No one wants to make mistakes. We owe an ethical duty to try our hardest to avoid them. When it comes to your adversaries, there’s certainly no need to wave a flag and point them out. If you move past most mistakes at warp speed, typically they go unnoticed. But for those we’re mentoring, it’s important for them to know that no lawyer is perfect.

The stakes of our mistakes must be kept in perspective. For Washington to become the general and president we know, his training and ascension required the substantial loss of actual human life. Our profession has a knack for creating panic attacks over errant citations and filing errors. While you certainly don’t want to be reckless, you also don’t want to paralyze your potential. If a lawyer takes a case, they should make every effort to do the required and extra-credit reading, but even when you do that, perfection remains easily eluded. Law ain’t science.
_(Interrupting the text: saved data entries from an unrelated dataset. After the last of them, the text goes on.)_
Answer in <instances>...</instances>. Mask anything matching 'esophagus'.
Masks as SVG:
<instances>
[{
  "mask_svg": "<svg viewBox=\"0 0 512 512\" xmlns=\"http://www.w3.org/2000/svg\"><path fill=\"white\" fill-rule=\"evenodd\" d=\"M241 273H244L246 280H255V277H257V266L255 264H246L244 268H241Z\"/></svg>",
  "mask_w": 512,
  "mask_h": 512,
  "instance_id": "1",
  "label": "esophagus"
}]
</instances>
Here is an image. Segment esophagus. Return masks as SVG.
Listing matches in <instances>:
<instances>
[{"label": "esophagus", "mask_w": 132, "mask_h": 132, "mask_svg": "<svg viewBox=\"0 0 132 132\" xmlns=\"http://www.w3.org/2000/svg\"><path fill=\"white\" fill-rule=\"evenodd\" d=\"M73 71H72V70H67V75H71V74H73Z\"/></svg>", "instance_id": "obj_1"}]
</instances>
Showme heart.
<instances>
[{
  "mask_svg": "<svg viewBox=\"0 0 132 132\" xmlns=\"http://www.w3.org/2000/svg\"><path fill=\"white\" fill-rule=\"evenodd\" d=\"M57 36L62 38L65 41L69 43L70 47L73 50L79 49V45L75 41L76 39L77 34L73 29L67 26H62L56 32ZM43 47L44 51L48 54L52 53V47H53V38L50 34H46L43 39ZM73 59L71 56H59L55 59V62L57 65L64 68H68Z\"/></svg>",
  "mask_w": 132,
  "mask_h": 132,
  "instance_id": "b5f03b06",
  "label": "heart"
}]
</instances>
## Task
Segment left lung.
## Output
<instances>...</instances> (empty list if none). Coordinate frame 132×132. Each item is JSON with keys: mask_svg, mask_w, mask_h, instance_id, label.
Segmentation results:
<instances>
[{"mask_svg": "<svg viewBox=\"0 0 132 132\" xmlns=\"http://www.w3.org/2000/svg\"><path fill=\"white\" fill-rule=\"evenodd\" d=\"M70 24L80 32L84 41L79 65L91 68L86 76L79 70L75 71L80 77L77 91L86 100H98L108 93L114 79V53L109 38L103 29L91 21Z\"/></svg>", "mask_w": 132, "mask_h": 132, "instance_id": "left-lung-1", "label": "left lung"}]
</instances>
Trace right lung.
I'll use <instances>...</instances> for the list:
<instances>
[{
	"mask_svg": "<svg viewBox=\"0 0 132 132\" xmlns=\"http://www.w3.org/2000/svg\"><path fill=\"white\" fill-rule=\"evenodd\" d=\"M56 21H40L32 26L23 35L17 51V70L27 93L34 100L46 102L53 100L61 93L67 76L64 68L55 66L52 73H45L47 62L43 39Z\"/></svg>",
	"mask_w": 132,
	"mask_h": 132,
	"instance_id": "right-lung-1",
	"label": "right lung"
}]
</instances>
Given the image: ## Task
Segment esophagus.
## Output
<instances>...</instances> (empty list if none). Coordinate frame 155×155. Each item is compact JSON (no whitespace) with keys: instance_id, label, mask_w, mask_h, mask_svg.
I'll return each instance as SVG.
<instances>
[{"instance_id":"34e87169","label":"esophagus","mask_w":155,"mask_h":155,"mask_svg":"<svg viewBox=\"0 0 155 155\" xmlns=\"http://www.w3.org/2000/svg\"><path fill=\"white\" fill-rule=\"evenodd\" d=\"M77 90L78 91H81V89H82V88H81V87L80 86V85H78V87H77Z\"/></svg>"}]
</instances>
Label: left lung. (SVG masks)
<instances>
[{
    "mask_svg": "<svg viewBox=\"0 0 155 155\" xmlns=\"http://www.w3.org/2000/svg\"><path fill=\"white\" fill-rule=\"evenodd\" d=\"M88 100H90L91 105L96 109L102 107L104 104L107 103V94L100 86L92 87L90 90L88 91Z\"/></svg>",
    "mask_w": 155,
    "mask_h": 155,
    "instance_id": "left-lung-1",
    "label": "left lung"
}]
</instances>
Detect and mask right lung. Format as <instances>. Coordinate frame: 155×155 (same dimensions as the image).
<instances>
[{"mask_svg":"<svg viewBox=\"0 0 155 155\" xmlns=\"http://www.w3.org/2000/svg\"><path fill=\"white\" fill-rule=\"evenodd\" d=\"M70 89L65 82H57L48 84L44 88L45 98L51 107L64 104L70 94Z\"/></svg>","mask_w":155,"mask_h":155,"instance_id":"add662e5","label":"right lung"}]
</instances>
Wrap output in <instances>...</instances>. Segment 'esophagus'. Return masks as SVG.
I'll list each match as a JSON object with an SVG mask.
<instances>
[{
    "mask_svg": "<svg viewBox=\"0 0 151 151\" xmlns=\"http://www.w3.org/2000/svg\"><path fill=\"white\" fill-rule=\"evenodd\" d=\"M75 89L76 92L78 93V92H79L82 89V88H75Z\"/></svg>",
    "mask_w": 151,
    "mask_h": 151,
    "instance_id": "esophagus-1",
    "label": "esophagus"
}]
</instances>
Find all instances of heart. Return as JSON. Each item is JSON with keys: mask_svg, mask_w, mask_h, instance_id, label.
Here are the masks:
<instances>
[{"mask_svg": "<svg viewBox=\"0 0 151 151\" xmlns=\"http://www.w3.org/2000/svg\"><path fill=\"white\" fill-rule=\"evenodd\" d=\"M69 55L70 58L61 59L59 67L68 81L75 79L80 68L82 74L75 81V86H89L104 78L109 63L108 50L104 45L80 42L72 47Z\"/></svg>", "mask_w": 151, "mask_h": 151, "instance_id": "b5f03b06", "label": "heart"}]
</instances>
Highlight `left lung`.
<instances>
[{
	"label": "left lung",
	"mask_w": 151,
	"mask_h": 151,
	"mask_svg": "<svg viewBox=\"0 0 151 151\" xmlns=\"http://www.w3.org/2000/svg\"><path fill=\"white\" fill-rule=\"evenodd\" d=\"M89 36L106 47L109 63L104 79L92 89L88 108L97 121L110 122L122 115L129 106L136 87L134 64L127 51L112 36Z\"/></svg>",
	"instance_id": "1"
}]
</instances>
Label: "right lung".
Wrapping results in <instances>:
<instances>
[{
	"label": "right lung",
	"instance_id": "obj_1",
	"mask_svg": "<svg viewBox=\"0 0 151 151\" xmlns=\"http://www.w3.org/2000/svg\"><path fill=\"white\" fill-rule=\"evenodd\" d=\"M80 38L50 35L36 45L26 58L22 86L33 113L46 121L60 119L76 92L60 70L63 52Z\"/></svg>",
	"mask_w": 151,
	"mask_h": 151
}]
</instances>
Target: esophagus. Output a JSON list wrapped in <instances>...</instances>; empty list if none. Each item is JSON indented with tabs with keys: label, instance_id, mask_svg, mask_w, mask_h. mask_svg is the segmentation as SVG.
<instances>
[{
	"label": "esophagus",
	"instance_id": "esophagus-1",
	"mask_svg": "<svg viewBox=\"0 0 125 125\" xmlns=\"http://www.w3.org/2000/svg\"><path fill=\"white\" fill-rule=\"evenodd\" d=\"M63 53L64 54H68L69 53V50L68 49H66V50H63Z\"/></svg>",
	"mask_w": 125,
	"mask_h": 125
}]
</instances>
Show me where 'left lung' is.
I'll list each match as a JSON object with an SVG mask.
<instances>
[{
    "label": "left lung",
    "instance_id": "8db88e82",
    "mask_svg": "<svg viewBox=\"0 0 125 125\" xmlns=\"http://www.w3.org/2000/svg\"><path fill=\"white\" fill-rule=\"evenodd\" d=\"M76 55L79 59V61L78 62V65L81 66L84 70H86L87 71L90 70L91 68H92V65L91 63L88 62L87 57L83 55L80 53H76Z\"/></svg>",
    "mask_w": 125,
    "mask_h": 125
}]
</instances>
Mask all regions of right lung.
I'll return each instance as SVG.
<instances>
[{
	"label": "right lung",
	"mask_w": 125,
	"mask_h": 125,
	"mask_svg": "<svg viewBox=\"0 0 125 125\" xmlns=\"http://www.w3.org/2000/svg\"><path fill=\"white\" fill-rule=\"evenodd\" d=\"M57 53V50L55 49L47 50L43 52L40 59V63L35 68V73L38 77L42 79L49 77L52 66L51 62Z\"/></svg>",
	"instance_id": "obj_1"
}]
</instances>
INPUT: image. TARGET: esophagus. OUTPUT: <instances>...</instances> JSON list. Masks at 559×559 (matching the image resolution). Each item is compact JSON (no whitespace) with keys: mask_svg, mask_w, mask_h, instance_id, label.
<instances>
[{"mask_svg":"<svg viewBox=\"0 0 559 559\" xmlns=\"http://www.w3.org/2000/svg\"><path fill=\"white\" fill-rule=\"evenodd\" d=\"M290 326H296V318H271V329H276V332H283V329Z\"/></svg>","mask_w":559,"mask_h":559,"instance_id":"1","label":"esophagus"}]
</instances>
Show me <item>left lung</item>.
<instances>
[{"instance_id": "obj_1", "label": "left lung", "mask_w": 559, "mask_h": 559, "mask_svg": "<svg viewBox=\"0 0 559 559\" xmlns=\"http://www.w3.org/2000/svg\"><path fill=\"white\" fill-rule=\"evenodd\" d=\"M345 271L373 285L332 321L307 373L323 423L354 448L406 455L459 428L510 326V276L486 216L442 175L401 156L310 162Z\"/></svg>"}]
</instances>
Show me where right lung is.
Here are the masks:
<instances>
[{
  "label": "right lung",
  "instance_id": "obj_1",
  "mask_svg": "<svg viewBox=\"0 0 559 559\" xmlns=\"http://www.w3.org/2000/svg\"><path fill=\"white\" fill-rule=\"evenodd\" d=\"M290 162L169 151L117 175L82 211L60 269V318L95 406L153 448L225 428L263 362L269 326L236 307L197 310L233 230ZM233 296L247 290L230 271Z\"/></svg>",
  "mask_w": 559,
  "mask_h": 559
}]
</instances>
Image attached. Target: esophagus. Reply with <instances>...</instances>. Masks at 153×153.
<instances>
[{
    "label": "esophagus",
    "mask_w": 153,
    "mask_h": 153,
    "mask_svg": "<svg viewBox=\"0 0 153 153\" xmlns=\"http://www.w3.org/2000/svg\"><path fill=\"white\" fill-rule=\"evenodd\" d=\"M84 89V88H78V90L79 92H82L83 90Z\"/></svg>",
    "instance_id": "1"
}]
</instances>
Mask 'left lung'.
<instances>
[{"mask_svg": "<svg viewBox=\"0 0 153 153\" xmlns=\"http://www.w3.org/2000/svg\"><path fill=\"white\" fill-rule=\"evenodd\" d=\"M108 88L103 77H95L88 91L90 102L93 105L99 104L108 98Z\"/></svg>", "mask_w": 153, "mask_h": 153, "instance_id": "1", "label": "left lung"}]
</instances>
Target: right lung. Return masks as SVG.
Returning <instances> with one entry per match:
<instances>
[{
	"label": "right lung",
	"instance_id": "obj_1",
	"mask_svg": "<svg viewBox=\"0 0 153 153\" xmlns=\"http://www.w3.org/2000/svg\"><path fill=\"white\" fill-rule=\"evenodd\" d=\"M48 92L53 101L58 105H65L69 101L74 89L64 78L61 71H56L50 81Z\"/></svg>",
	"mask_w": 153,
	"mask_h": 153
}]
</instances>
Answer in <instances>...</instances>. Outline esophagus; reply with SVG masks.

To “learn from our mistakes so we don’t repeat them,” we need to expose ourselves to making more mistakes for it to be a growth experience. In fact, we have to embrace the potential for even bigger mistakes. Entire careers can get derailed by fear. It leads attorneys not to pursue more challenging cases, to avoid a lead role on a case, and to stay in the job that feels comfortable instead of the job they want. In my time, I’ve probably seen more fearless than genius lawyers excel in private practice.

Most mistakes are not the end of the world. I was once told that you can fix just about anything that isn’t jurisdictional. In my experience, that’s typically true … you’re just going to feel awful for a couple of days. I get at least one call a week from an experienced lawyer friend that starts with something to the effect of, “what do you think happens if…,” “so how bad is it if…,” or “do you think it’s a big deal that…” Usually 24-48 hours pass, and we’re all on to the next problem.

I guess all I’m saying is George Washington is responsible for a lot of people dying. He still became president. Whatever mistake we made today, it probably wasn’t that bad and there’s probably still hope for us.